Given exercise 1: Repeat the stretch of the records from their start through the line containing "157H445V168L461 178V172H471V168H487V162L498 157V141L482", both ends included and character for character. Omit the pictures from your answer.

*** Passage provided ***

The National Mediation Board (NMB) is an independent agency of the United States government that coordinates labor-management relations within the U.S. railroads and airlines industries.

History
The board was established by the 1934 amendments to the Railway Labor Act of 1926 and is headed by a three-person panel of Presidential appointees.

NMB programs provide an integrated dispute resolution process to meet the statutory objective of minimizing strikes and other work stoppages in the airline and railroad industries. The NMB's integrated processes specifically are designed to promote three statutory goals:

 The prompt and orderly resolution of disputes arising out of the negotiation of new or revised collective bargaining agreements;
 The effectuation of employee rights of self-organization where a representation dispute exists; and
 The prompt and orderly resolution of disputes over the interpretation or application of existing agreements.

***

Given exercise 2: Duplicate the stretch of the National Mediation Board passage from "The National Mediation" through "of Presidential appointees.", preserving every character.

*** Data for the task ***

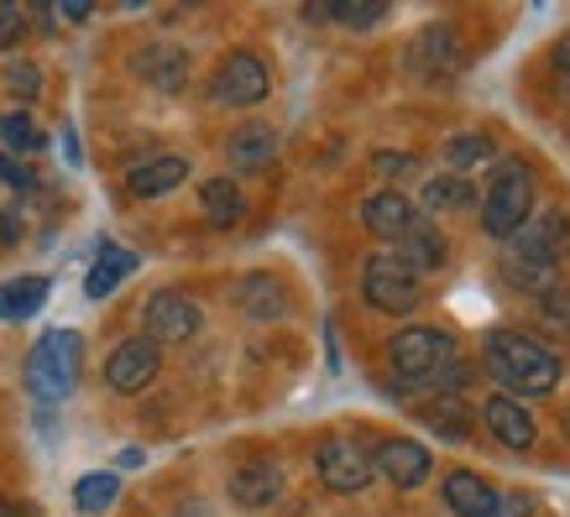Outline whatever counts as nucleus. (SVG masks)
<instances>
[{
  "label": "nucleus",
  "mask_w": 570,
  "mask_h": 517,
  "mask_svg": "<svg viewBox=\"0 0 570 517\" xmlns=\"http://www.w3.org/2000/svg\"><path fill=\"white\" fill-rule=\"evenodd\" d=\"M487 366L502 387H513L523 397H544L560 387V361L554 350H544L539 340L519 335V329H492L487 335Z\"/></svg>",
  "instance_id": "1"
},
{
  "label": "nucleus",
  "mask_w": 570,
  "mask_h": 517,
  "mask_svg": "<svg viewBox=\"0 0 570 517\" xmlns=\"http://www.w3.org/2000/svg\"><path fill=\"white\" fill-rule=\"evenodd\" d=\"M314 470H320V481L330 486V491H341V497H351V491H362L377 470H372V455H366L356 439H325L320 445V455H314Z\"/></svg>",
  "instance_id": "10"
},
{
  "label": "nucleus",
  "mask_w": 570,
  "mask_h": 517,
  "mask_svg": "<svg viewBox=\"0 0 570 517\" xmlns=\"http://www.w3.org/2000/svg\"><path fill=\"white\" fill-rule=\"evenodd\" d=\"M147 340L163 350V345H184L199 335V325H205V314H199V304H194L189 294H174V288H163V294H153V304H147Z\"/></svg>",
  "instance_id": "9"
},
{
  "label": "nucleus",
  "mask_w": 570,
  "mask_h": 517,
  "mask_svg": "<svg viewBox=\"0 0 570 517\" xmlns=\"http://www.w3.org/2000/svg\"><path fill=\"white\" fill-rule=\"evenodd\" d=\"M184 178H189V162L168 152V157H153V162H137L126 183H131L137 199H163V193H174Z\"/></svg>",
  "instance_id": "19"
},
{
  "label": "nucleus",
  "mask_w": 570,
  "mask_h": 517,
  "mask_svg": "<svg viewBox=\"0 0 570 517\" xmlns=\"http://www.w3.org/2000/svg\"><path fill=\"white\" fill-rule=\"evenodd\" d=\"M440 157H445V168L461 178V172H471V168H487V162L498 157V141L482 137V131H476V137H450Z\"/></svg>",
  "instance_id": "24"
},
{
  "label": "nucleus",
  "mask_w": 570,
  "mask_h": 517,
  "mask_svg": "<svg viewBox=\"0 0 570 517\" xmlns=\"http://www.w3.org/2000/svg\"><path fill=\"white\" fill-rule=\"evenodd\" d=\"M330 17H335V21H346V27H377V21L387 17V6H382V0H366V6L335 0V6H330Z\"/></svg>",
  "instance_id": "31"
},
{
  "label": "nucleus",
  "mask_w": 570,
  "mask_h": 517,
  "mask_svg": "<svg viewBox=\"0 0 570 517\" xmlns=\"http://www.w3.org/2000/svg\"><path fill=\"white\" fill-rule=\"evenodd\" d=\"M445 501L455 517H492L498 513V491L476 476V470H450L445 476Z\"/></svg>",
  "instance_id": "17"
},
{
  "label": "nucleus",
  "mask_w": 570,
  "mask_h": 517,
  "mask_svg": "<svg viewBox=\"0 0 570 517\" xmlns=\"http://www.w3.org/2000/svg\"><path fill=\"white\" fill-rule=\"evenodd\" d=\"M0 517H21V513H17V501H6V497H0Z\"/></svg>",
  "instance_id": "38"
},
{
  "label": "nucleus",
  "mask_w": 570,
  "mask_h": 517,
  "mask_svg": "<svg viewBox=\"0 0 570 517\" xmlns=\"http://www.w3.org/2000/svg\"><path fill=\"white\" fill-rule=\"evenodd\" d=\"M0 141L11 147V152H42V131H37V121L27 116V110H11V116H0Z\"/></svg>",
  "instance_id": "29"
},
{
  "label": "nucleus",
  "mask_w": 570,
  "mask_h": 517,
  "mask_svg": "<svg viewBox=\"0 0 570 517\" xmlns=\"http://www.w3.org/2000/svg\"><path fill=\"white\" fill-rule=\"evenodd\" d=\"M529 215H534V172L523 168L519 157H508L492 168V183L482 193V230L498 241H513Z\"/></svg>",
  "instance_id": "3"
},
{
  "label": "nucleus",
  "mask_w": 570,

***

Complete output 1:
Outline whatever counts as nucleus. (SVG masks)
<instances>
[{
  "label": "nucleus",
  "mask_w": 570,
  "mask_h": 517,
  "mask_svg": "<svg viewBox=\"0 0 570 517\" xmlns=\"http://www.w3.org/2000/svg\"><path fill=\"white\" fill-rule=\"evenodd\" d=\"M487 366L502 387H513L523 397H544L560 387V361L554 350H544L539 340L519 335V329H492L487 335Z\"/></svg>",
  "instance_id": "1"
},
{
  "label": "nucleus",
  "mask_w": 570,
  "mask_h": 517,
  "mask_svg": "<svg viewBox=\"0 0 570 517\" xmlns=\"http://www.w3.org/2000/svg\"><path fill=\"white\" fill-rule=\"evenodd\" d=\"M314 470H320V481L330 486V491H341V497H351V491H362L377 470H372V455H366L356 439H325L320 445V455H314Z\"/></svg>",
  "instance_id": "10"
},
{
  "label": "nucleus",
  "mask_w": 570,
  "mask_h": 517,
  "mask_svg": "<svg viewBox=\"0 0 570 517\" xmlns=\"http://www.w3.org/2000/svg\"><path fill=\"white\" fill-rule=\"evenodd\" d=\"M147 340L163 350V345H184L199 335V325H205V314H199V304H194L189 294H174V288H163V294H153V304H147Z\"/></svg>",
  "instance_id": "9"
},
{
  "label": "nucleus",
  "mask_w": 570,
  "mask_h": 517,
  "mask_svg": "<svg viewBox=\"0 0 570 517\" xmlns=\"http://www.w3.org/2000/svg\"><path fill=\"white\" fill-rule=\"evenodd\" d=\"M184 178H189V162L168 152V157H153V162H137L126 183H131L137 199H163V193H174Z\"/></svg>",
  "instance_id": "19"
},
{
  "label": "nucleus",
  "mask_w": 570,
  "mask_h": 517,
  "mask_svg": "<svg viewBox=\"0 0 570 517\" xmlns=\"http://www.w3.org/2000/svg\"><path fill=\"white\" fill-rule=\"evenodd\" d=\"M440 157H445V168L461 178V172H471V168H487V162L498 157V141L482 137V131H476V137H450Z\"/></svg>",

Complete output 2:
The National Mediation Board (NMB) is an independent agency of the United States government that coordinates labor-management relations within the U.S. railroads and airlines industries.

History
The board was established by the 1934 amendments to the Railway Labor Act of 1926 and is headed by a three-person panel of Presidential appointees.